In the article on Altimmune's intranasal COVID-19 vaccine, recast the paragraph starting "The investigational vaccine was tested" as a brief list that keeps its main facts.

Selected excerpt ▸
* * * *
Poor Results Force Biotech Firm To Halt Trials for Intranasal COVID-19 Vaccine


Maryland-based clinical-stage biopharmaceutical firm Altimmune has announced that it will be discontinuing research into its intranasal COVID-19 vaccine following "disappointing" results. 

In a statement, Altimmune said that its AdCOVID investigation vaccine for preventing COVID-19 fell short of expectations after immunogenicity data exhibited very low immune responses in every parameter where it was tested. 

The trials are still in Phase I, but the company said it would halt activities and focus its resources and time on liver and obesity research. Altimmune is currently developing ALT-801 and HepTcells, its novel peptide-based therapy for obesity and liver disease. 

The investigational vaccine was tested on about 80 healthy adults aged 18 to 55 years old. Participants received either one or two doses of the drug intranasally at three dosage levels. The trial tested for safety, tolerability, and immunogenicity. 

AdCOVID appeared to be well-tolerated, but it could not prove its viability to spike the immune response. In addition, the study said that although antibodies were detected and bound the SARS-CoV-2 Spike protein, the magnitude of this action was far smaller and weaker than the current vaccines in the market that have been approved for emergency purposes. 

According to Scot Roberts, Ph.D., chief scientific offer at Altimmune, AdCOVID's performance was far inferior to the company's recent NasoVAX influenza vaccine trial results. In addition, he noted that prior immunity might be required for the proposed vaccine to trigger a strong immune response. 

Altimmune celebrated the success of its NasoVAX trial in 2019 after achieving 100 percent seroprotection with serum antibody responses similar to the licensed injected vaccine. The intranasal drug is now being sold for seasonal and pandemic purposes.
* * * *
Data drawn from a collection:
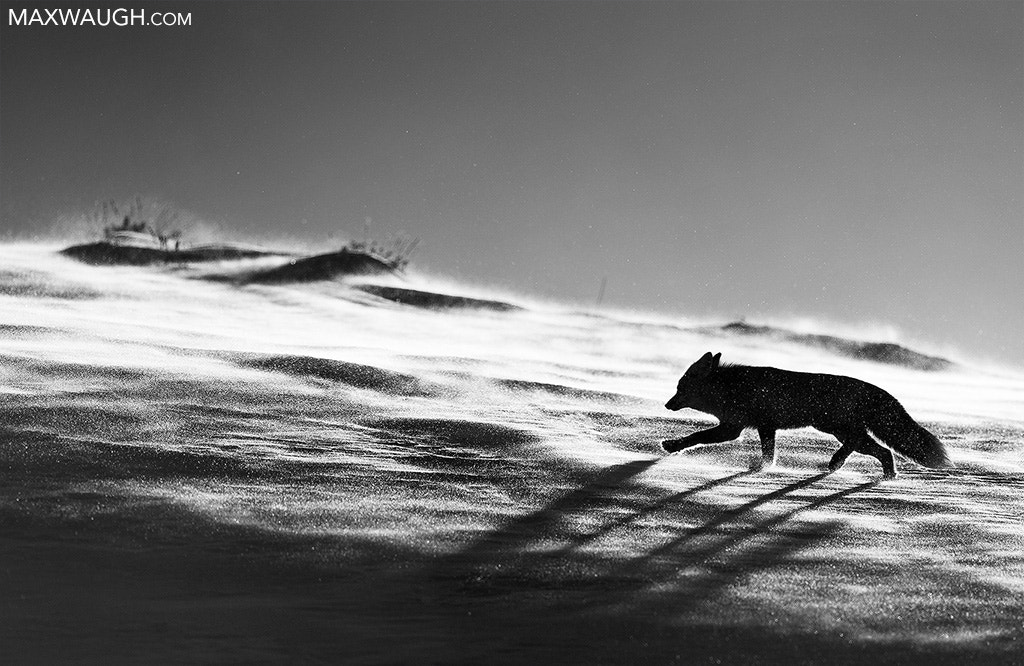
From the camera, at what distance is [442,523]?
160 inches

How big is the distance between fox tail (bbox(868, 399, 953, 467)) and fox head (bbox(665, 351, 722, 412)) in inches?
39.0

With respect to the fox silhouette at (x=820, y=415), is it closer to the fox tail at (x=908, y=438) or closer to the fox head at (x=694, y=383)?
the fox tail at (x=908, y=438)

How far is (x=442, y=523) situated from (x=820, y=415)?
2.85 m

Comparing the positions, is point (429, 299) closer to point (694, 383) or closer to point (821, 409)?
point (694, 383)

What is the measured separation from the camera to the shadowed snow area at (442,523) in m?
3.09

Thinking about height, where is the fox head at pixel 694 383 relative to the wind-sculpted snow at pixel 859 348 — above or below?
below

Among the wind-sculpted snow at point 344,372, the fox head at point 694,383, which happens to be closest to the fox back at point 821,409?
the fox head at point 694,383

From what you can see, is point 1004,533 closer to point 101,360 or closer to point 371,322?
point 101,360

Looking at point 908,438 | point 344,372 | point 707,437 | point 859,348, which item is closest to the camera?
point 908,438

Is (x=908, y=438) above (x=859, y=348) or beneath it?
beneath

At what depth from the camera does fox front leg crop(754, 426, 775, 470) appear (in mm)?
5902

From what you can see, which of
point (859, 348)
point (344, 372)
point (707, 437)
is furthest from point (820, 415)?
point (859, 348)

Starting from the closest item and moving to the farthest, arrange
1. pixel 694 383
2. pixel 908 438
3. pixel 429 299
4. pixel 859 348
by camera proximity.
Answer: pixel 908 438 → pixel 694 383 → pixel 429 299 → pixel 859 348

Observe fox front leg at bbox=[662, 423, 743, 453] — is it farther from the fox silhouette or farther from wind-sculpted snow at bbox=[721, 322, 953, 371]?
wind-sculpted snow at bbox=[721, 322, 953, 371]
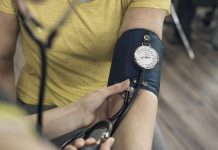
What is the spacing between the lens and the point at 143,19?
3.20ft

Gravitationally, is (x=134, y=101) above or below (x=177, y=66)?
above

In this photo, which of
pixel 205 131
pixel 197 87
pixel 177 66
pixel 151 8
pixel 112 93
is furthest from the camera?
pixel 177 66

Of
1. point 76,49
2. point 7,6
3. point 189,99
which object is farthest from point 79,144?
point 189,99

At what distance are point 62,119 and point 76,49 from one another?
0.21 m

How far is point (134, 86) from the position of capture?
0.90m

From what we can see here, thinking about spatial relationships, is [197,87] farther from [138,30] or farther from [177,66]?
[138,30]

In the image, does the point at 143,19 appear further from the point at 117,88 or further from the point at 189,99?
the point at 189,99

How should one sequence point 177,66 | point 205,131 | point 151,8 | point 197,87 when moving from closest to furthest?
1. point 151,8
2. point 205,131
3. point 197,87
4. point 177,66

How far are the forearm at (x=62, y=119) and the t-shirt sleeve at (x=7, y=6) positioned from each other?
0.30m

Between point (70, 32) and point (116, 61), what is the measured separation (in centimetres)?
17

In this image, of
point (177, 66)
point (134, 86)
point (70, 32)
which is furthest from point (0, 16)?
point (177, 66)

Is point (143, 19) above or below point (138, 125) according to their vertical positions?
above

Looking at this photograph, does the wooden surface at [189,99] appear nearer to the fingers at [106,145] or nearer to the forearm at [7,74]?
the forearm at [7,74]

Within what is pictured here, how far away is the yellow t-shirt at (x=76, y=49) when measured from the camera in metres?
1.01
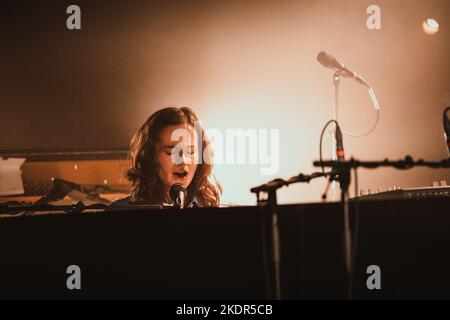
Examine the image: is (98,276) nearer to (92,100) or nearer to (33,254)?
(33,254)

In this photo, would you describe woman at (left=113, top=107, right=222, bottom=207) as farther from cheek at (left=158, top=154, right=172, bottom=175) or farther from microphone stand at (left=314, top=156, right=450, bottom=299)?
microphone stand at (left=314, top=156, right=450, bottom=299)

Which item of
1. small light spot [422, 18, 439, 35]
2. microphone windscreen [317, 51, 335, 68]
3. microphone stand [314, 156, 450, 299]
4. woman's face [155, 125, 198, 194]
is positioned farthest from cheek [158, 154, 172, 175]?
small light spot [422, 18, 439, 35]

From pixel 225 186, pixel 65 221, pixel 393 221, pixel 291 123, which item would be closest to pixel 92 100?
pixel 225 186

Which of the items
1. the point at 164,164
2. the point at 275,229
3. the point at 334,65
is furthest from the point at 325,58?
the point at 275,229

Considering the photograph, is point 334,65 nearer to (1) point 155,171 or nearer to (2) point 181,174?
(2) point 181,174

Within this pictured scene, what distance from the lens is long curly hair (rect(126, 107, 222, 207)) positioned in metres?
3.04

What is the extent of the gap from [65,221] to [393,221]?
0.95 metres

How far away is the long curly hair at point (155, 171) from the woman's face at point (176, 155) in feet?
0.10

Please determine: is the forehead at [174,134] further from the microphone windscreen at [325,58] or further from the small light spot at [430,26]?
the small light spot at [430,26]

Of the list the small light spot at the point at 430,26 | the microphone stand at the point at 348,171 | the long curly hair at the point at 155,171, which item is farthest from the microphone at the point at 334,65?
the microphone stand at the point at 348,171

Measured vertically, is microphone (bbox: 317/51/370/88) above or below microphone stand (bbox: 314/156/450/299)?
above

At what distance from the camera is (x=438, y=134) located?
4082mm
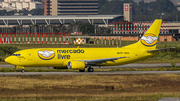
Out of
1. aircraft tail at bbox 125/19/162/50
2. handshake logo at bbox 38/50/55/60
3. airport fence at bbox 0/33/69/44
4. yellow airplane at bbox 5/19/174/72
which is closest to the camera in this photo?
yellow airplane at bbox 5/19/174/72

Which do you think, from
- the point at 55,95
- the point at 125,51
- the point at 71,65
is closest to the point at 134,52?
the point at 125,51

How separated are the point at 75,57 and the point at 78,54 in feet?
1.96

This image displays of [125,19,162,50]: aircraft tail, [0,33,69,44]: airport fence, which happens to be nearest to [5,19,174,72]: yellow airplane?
[125,19,162,50]: aircraft tail

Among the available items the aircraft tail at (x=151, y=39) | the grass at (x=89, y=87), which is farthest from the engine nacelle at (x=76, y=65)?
the aircraft tail at (x=151, y=39)

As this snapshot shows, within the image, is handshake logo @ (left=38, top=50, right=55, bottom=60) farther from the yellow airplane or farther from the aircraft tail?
the aircraft tail

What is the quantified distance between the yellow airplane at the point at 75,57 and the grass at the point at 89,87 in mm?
4881

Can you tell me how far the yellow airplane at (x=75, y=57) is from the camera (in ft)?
142

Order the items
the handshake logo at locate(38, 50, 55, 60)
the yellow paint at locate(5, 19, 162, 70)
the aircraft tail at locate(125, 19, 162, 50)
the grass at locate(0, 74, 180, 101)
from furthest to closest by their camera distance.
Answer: the aircraft tail at locate(125, 19, 162, 50) → the handshake logo at locate(38, 50, 55, 60) → the yellow paint at locate(5, 19, 162, 70) → the grass at locate(0, 74, 180, 101)

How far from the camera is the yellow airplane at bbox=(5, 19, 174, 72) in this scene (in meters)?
43.3

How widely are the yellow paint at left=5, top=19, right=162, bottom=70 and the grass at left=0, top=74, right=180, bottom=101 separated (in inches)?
205

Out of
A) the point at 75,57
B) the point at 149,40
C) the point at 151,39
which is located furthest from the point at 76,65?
the point at 151,39

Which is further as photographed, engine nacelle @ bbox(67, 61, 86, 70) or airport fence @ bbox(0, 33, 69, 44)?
airport fence @ bbox(0, 33, 69, 44)

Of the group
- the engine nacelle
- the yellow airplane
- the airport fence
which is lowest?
the engine nacelle

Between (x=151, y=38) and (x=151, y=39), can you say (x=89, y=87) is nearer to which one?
(x=151, y=39)
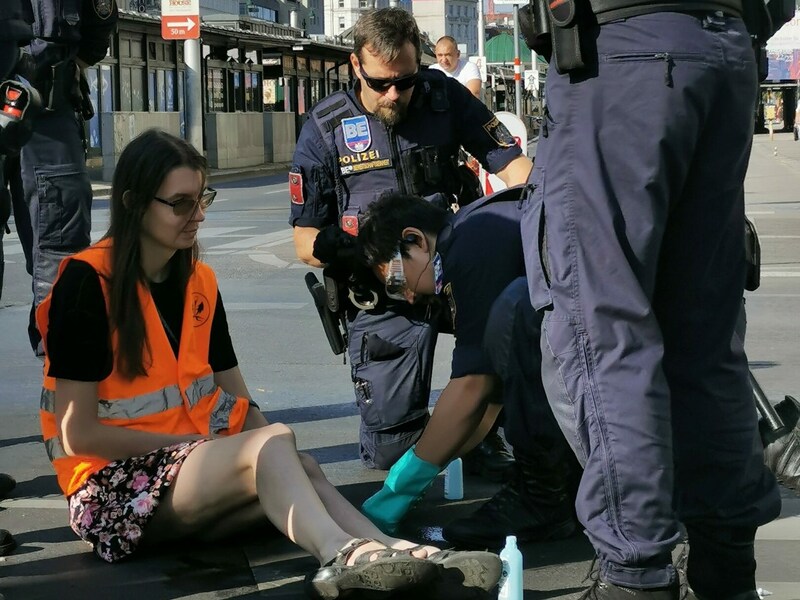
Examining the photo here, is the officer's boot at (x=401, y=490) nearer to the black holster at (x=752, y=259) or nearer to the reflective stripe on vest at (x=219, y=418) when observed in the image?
the reflective stripe on vest at (x=219, y=418)

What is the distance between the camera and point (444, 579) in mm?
3096

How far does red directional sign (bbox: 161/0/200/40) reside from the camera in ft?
80.3

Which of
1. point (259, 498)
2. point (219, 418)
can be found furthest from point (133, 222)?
point (259, 498)

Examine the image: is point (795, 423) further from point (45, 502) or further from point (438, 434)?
point (45, 502)

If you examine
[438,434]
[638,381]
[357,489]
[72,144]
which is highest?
[72,144]

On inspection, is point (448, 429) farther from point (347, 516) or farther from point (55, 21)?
point (55, 21)

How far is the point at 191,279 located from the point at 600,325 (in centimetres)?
158

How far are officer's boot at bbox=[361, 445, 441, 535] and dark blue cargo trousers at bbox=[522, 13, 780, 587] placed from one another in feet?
3.43

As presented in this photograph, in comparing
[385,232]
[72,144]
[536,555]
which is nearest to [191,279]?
[385,232]

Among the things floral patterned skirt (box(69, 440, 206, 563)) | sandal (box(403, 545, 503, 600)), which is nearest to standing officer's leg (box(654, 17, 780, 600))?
sandal (box(403, 545, 503, 600))

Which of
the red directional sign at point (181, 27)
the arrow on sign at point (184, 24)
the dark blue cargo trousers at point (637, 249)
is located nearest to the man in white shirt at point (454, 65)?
the dark blue cargo trousers at point (637, 249)

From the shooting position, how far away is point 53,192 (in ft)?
17.0

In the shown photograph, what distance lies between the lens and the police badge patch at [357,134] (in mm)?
5031

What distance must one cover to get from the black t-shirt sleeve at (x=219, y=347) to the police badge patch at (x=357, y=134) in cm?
119
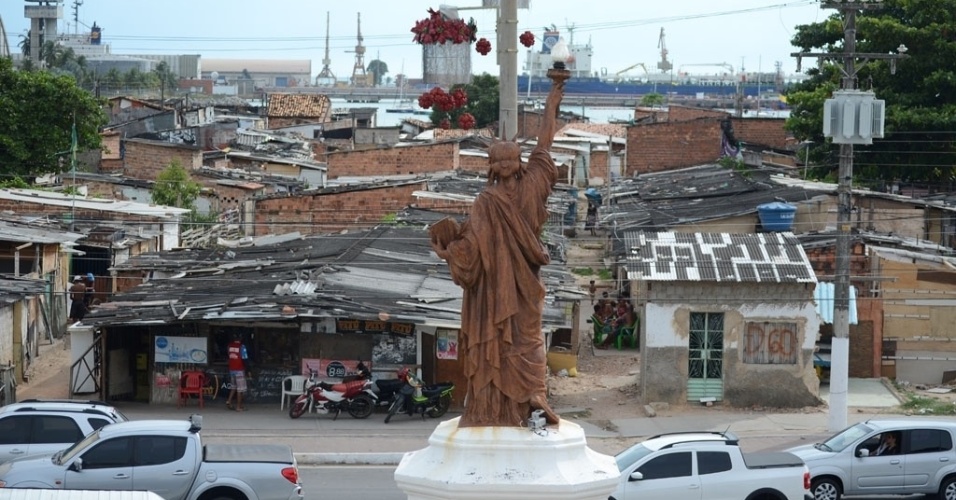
* * * *
Result of the exercise ▸
- Tested on about 80 healthy adults aged 18 to 55
- Participants received one or two intranasal doses
- Three dosage levels were used
- The trial measured safety, tolerability, and immunogenicity